— Begin Recorded information —
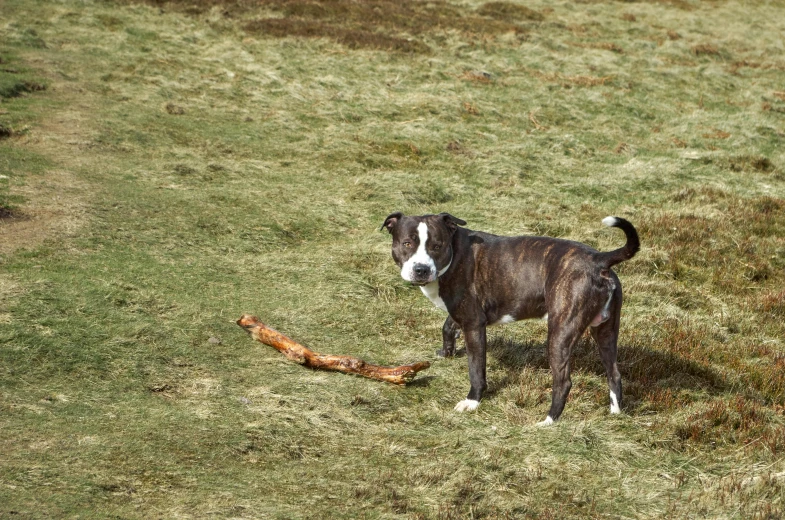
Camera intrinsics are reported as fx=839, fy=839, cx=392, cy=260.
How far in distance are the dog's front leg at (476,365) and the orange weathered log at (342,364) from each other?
1.66 ft

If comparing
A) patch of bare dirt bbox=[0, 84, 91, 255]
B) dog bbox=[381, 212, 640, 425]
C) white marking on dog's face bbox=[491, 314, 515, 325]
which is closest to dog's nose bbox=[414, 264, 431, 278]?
dog bbox=[381, 212, 640, 425]

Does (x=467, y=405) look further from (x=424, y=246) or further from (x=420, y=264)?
(x=424, y=246)

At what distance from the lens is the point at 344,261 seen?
37.7 ft

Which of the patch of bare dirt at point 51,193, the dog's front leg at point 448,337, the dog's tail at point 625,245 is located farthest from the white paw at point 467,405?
the patch of bare dirt at point 51,193

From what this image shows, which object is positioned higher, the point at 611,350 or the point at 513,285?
the point at 513,285

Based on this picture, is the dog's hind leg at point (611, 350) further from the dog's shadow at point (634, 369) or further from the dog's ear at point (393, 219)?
the dog's ear at point (393, 219)

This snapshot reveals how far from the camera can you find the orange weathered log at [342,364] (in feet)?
27.0

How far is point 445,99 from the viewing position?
19266 mm

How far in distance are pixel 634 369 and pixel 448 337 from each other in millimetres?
1996

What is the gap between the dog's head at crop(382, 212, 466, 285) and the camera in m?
7.80

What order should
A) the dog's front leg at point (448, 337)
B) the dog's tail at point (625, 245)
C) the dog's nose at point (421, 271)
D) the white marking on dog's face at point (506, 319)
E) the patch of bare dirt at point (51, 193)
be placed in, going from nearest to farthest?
1. the dog's tail at point (625, 245)
2. the dog's nose at point (421, 271)
3. the white marking on dog's face at point (506, 319)
4. the dog's front leg at point (448, 337)
5. the patch of bare dirt at point (51, 193)

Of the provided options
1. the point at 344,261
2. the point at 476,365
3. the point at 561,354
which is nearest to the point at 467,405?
— End Recorded information —
What the exercise asks
From the "This snapshot reveals" line to the close of the listing, restate each line word for word.

Task output
This snapshot reveals how far from the camera can you find the orange weathered log at [342,364] (in feet)?
27.0

How far is point 445,99 from the viewing position?
19266 mm

How far in distance are pixel 634 369 and pixel 448 337 from each other in millimetres?
1996

What is the gap between the dog's head at crop(382, 212, 466, 285) and the camera in m?
7.80

What order should
A) the dog's front leg at point (448, 337)
B) the dog's tail at point (625, 245)
C) the dog's nose at point (421, 271)
D) the white marking on dog's face at point (506, 319)
E) the patch of bare dirt at point (51, 193)
be placed in, going from nearest to farthest?
1. the dog's tail at point (625, 245)
2. the dog's nose at point (421, 271)
3. the white marking on dog's face at point (506, 319)
4. the dog's front leg at point (448, 337)
5. the patch of bare dirt at point (51, 193)

Of the provided options
1. the point at 344,261
2. the point at 476,365
3. the point at 561,354
which is nearest to the point at 467,405?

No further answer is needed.